El Tribunal Superior del País Vasco avala la extinción del contrato con indemnización tras años de negativas a adaptar la jornada y permitir el trabajo a distancia.
Una sentencia judicial ha reconocido el derecho de un trabajador a extinguir su contrato con derecho a indemnización. El empleado mantuvo un conflicto prolongado con la empresa por la negativa a facilitarle medidas de conciliación para cuidar de sus padres, ya mayores y con diferentes grados de discapacidad. Llevaba en la compañía desde 1997, acudió a los tribunales al considerar que el rechazo reiterado a sus solicitudes de adaptación de jornada y teletrabajo suponía un incumplimiento grave por parte de la empresa.
El caso del trabajador con teletrabajo denegado para cuidar a sus padres dependientes
Según los hechos, los problemas comenzaron cuando la empresa fue denegando de forma sistemática las peticiones del trabajador para adaptar su jornada laboral a las necesidades de sus progenitores.

::::::::

**Tareas**
1. Copia sin cambios el pasaje del texto sobre la sentencia del trabajador que empieza en las palabras que contienen "Una sentencia judicial" y termina después de "de sus progenitores.".
2. Prosigue el texto sobre la sentencia del trabajador a partir de su última oración.

::::::::

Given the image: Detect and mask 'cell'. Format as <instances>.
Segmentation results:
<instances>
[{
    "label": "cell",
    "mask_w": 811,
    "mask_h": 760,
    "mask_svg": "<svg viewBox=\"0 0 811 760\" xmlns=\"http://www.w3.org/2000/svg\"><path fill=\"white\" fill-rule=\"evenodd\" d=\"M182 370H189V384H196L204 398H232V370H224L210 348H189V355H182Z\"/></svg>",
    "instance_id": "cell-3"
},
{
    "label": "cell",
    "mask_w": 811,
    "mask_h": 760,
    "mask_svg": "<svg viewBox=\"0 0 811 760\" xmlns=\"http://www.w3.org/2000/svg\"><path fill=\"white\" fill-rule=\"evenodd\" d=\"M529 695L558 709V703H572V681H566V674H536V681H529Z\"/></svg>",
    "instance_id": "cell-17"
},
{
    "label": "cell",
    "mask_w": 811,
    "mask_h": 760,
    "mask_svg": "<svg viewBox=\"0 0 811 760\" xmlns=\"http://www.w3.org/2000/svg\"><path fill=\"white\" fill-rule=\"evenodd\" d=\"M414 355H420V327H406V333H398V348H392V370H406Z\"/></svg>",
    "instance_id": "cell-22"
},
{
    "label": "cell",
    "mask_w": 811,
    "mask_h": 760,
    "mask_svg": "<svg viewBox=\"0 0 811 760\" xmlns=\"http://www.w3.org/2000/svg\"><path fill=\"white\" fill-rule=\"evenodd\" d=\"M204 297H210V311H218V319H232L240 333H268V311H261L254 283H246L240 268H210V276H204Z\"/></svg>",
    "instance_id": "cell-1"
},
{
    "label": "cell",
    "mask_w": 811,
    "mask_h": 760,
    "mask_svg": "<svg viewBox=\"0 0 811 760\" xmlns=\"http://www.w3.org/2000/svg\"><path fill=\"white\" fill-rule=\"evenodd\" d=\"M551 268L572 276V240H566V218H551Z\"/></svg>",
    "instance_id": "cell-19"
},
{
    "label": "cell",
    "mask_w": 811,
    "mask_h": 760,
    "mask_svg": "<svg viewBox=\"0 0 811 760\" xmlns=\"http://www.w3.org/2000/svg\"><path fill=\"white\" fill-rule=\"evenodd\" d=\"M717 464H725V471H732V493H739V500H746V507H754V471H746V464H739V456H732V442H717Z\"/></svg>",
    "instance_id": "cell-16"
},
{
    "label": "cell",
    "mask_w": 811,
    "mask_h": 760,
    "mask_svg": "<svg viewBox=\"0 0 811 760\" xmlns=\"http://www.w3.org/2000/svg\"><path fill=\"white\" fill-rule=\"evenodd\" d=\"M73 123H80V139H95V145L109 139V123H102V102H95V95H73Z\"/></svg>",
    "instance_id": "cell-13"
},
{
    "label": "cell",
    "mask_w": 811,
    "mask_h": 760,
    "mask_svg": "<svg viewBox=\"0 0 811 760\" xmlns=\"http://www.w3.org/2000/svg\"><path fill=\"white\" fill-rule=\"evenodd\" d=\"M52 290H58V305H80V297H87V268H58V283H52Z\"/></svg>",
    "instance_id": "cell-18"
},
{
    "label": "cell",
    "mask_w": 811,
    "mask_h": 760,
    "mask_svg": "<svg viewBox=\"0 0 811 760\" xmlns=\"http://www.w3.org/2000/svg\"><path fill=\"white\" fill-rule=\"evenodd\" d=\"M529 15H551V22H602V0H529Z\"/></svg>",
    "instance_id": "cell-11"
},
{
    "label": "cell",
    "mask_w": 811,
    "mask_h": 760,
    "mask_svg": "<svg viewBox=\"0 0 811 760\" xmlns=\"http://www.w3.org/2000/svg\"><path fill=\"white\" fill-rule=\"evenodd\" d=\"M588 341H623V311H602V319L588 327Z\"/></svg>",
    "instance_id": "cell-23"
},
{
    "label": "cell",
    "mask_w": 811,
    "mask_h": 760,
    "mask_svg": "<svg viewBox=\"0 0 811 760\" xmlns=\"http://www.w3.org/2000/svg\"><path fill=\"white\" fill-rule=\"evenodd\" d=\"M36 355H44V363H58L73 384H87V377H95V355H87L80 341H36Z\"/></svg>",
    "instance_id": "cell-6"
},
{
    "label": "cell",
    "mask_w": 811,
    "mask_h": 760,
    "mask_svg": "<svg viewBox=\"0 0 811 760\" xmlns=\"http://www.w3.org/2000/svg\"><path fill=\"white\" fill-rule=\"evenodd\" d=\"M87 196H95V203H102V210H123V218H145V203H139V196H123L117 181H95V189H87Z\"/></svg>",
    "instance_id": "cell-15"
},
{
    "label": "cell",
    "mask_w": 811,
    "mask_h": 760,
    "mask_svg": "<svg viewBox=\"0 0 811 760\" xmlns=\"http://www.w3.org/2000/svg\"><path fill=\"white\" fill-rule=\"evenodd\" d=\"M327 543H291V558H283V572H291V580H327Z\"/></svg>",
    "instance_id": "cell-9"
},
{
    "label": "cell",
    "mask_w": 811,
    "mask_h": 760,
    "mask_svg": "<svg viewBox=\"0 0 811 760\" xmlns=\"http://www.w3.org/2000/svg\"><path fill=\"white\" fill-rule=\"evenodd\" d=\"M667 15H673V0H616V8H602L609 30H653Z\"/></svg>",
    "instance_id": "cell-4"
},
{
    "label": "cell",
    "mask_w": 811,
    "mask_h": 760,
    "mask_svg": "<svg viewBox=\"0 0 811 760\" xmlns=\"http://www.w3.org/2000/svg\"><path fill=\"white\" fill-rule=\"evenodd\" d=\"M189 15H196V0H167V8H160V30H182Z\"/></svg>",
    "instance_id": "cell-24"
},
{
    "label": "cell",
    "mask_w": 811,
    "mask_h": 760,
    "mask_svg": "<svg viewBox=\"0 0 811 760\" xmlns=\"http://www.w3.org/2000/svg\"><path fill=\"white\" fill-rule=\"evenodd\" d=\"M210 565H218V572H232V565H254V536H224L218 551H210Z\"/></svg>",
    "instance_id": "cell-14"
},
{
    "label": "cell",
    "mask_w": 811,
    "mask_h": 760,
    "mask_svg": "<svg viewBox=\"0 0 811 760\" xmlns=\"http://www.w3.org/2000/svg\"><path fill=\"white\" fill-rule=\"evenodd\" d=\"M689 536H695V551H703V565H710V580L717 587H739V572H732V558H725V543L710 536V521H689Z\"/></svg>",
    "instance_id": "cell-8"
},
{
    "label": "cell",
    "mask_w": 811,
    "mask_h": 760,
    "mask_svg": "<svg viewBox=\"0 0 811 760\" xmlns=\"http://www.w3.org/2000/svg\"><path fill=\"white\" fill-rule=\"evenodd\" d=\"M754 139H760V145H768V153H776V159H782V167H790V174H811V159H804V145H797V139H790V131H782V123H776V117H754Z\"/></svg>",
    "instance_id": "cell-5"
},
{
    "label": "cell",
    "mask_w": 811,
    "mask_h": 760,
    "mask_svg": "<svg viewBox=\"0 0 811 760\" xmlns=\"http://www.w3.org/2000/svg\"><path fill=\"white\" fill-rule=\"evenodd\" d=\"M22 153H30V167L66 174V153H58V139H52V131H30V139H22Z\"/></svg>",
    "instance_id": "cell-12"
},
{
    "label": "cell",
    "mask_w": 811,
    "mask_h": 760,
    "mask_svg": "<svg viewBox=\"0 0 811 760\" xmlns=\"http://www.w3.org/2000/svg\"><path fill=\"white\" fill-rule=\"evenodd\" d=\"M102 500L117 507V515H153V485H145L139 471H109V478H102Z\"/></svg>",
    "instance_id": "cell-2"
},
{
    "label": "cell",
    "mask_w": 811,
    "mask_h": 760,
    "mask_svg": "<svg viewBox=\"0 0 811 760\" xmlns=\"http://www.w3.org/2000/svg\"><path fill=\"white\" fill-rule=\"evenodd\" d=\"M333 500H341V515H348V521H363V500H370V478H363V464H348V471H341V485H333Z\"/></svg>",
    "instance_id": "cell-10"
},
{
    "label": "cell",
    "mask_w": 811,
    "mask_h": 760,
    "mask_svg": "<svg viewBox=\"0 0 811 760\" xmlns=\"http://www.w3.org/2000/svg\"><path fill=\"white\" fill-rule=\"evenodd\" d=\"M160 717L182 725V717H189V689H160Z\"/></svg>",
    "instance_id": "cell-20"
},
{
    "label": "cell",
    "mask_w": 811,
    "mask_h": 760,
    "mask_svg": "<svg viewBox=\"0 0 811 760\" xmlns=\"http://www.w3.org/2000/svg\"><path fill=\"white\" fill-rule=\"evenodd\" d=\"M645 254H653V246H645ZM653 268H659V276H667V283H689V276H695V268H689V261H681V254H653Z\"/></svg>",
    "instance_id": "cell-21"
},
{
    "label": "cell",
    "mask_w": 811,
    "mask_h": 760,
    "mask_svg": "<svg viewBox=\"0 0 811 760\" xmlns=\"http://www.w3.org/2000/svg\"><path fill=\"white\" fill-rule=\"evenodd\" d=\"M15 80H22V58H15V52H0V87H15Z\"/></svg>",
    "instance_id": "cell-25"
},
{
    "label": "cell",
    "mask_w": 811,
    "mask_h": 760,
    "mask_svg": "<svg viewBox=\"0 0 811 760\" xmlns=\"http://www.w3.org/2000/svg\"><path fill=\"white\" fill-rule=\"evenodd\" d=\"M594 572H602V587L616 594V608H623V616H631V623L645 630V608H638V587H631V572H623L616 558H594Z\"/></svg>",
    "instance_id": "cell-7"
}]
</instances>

::::::::

**Tus respuestas**
1.
Una sentencia judicial ha reconocido el derecho de un trabajador a extinguir su contrato con derecho a indemnización. El empleado mantuvo un conflicto prolongado con la empresa por la negativa a facilitarle medidas de conciliación para cuidar de sus padres, ya mayores y con diferentes grados de discapacidad. Llevaba en la compañía desde 1997, acudió a los tribunales al considerar que el rechazo reiterado a sus solicitudes de adaptación de jornada y teletrabajo suponía un incumplimiento grave por parte de la empresa.
El caso del trabajador con teletrabajo denegado para cuidar a sus padres dependientes
Según los hechos, los problemas comenzaron cuando la empresa fue denegando de forma sistemática las peticiones del trabajador para adaptar su jornada laboral a las necesidades de sus progenitores.

2.
Estas solicitudes se presentaron en 2019, 2021 y 2022. En todas ellas, el objetivo era compatibilizar su empleo con el cuidado de sus padres, que necesitaban atención por su situación personal y sus diferentes grados de discapacidad. Además, el conflicto tuvo también consecuencias en la salud del empleado. En concreto, esta situación le causó un trastorno adaptativo con ansiedad, llegando a estar de baja médica a finales de 2020.
La extinción del contrato por el artículo 50 tras años de disputas con la empresa
Dado lo anterior, el trabajador solicitó la extinción voluntaria del contrato, amparándose en el artículo 50 del Estatuto de los Trabajadores. El tribunal entendió que existía un incumplimiento grave de las obligaciones empresariales.
La reclamación no prosperó en primera instancia. El Juzgado de lo Social n.º 4 de Bilbao desestimó la demanda al no apreciar un incumplimiento empresarial lo suficientemente grave como para justificar la extinción del contrato con derecho a indemnización. Sin embargo, el empleado presentó un recurso de suplicación para que se revisara el criterio del juzgado.
El Tribunal Superior del País Vasco aprecia riesgo psicosocial y falta de vigilancia individualizada
Al resolver el recurso, el TSJ del País Vasco dio la razón al trabajador. El tribunal consideró relevante que la empresa conocía que el empleado se encontraba en una situación de riesgo psicosocial. Pese a ello, concluyó que no se adoptaron las medidas necesarias para minimizar ese riesgo. Además, se señaló que no se produjo una vigilancia individualizada, lo que el TSJ calificó como un incumplimiento grave de los deberes contractuales.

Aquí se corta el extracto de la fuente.